There is much more in the book. Page after page of quotes from pro-choice and pro-life doctors confirming it. All sorts of documentation from the manufacturers themselves. And at the end, a Frequently Asked Questions section to answer couples’ most common and pressing concerns, including practical suggestions for how to be responsible and faithful stewards of the bodies and resources God has designed and given.
The unmistakable conclusion is that all oral contraceptives are unsafe for mother and baby and unethical because they cause chemical abortions.
Far Reaching Implications?
Christians who read this book will certainly want to rethink their use of oral contraceptives, but there are other, far-reaching implications. More pro-life doctors will refuse to prescribe oral contraceptives. The pro-life movement has already begun to catch on to the ethical dimensions of investing, and consumers will want to weigh the ethical concerns of supporting companies that profit from contraceptives. Some are objecting to health insurance plans that subsidize abortions and abortifacient contraceptives. Most people still do not realize that perhaps the worst ethical problem is that some governments require insurance companies to cover unethical treatments, and they disguise it with subtle language such as “women’s services,” “reproductive treatments,” or “birth control.”
An even farther-reaching implication is that birth control has contributed to the “demographic crisis” that the media has been reporting for the past year. Researchers have shown that the world population is about to peak and go into a decline that will have drastic and far-reaching political and economic consequences. Government leaders are scrambling to figure out what to do about social programs that are economically unsustainable. There are many questions to be answered.

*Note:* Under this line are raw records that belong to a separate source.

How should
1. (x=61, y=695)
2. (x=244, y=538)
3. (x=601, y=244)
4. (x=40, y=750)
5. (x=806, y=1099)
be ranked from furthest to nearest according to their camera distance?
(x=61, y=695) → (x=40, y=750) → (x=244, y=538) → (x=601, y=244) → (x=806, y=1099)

Alcorn titled his book with a question and summed it up with questions: “Is it time to search our hearts and ways? Christian couples using the Pill, isn’t it time to have a heart-to-heart talk? As a matter of conscience and conviction, do you believe you can or should continue with the Pill? Is it time to consider other alternatives? Time to search the Scriptures together, pray together, look at facts presented and ask God’s guidance for your family? The choice is yours to make—make it prayerfully, with a Christ-centered commitment to putting principle above convenience.”